Daybreak is happy hour at a trendy bar in the Philippines’ financial district, the clientele are young and loud. Vodka cruisers and beer fly by the bucketful as good friends Cici, Pau and Jels go off duty along with the rest of the night-shift in the nation’s half-million strong business process outsourcing (BPO) workforce.
The young women really let their hair down on Saturdays, hitting bars, beaches or shopping malls all day so they can socialize with friends outside the industry and sleep for at least one night like a normal person.
Life in many ways is a blast for the young, single and educated in the outsourcing industry. Entry-level jobs bring salaries of US$300 a month with the promise of triple that after a few years’ experience — good wages in a country where a third of the population live on US$1 a day.
The outsourcing industry — which has soaked up millions of call center, accounting and other back-office jobs from the developed world — is becoming an increasingly vital part of the nation’s economy. Its 500,000 employees are the world’s second-biggest outsourcing workforce behind India.
Its revenues, which already account for 5 percent of the country’s GDP, are growing at double digit rates annually, according to the industry group Business Processing Association Philippines.
In addition, an entire community of all-day service industries — convenience stores, bars and fast-food restaurants — have sprung up to serve the needs of the booming sector.
However, there are concerns about the way the industry is reshaping young adult society, as well as the pressures the workers face as they remotely help customers and clients on the other side of the world.

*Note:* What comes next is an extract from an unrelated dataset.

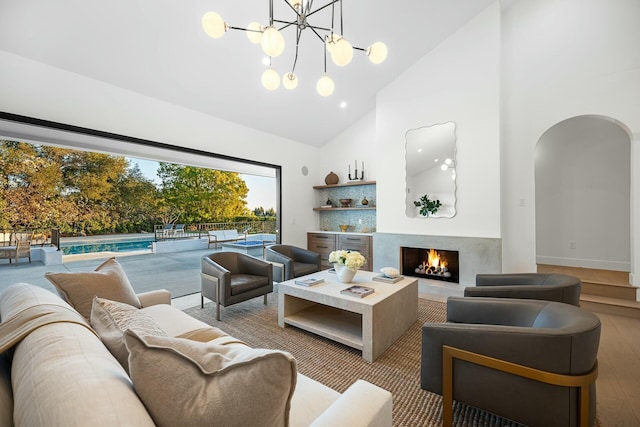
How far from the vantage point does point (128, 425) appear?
0.58 m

The odd hours, irate clients, tedious work and performance demands often cause staff — particularly call center workers — to burnout young.
Cici, Pau and Jels — who spoke on condition their surnames were not used — have moved on from earlier call center jobs.
“Sometimes you would be handling 300 calls at once and 150 others would be on hold. You don’t have a moment’s rest,” said Pau, 32, who graduated to a higher-paying job handling office equipment procurement for US companies.
She said call center staff typically got only two 15-minute cigarette breaks either side of a 30-minute meal break every eight-hour shift.
While Filipino BPO workers earn 53 percent more than same-age workers in other industries, one in three quit every year, according to an International Labour Organization study released last month.
The turnover rate is four times the national average.
“Five years in one job is a long time in this industry,” Cici said.
The arrival of the BPO industry a decade ago also brought about changes in values, diets, and sexual behavior, according to Josefina Natividad, a professor with the University of the Philippines’ Population Institute.
“What shocked us most was that for both call-center and non call-center workers, the level of premarital sex was very high,” she said, citing a health and lifestyle survey on young Filipinos completed by her team this year.
“The world is different now and the single thing driving this I’m sure is technology,” Natividad said.
Both Cici and Pau said they had heard similar stories in the call center office they used to work at, which have beds in rest areas for exhausted staff.
“Our sleeping quarters were for both sexes. Some of my friends told me that there were certain things that happened there,” Cici said.
The trend has worrying implications for public health, said Teresita Marie Bagasao, the country official for the UN’s Joint UN Program on HIV/AIDS.
Most new HIV infections now occur among young Filipinos, compared with the 1990s when the country’s large overseas-based work force including sailors were the main risk group, she said.
Despite the stresses and risks, those in the industry see few other options in a country where the only way they could earn that kind of money would be to join the exodus of Filipinos working abroad.
Jels said she had earned enough in five years in the industry to pay a deposit on a condominium and said her priority now was to hopefully start a family.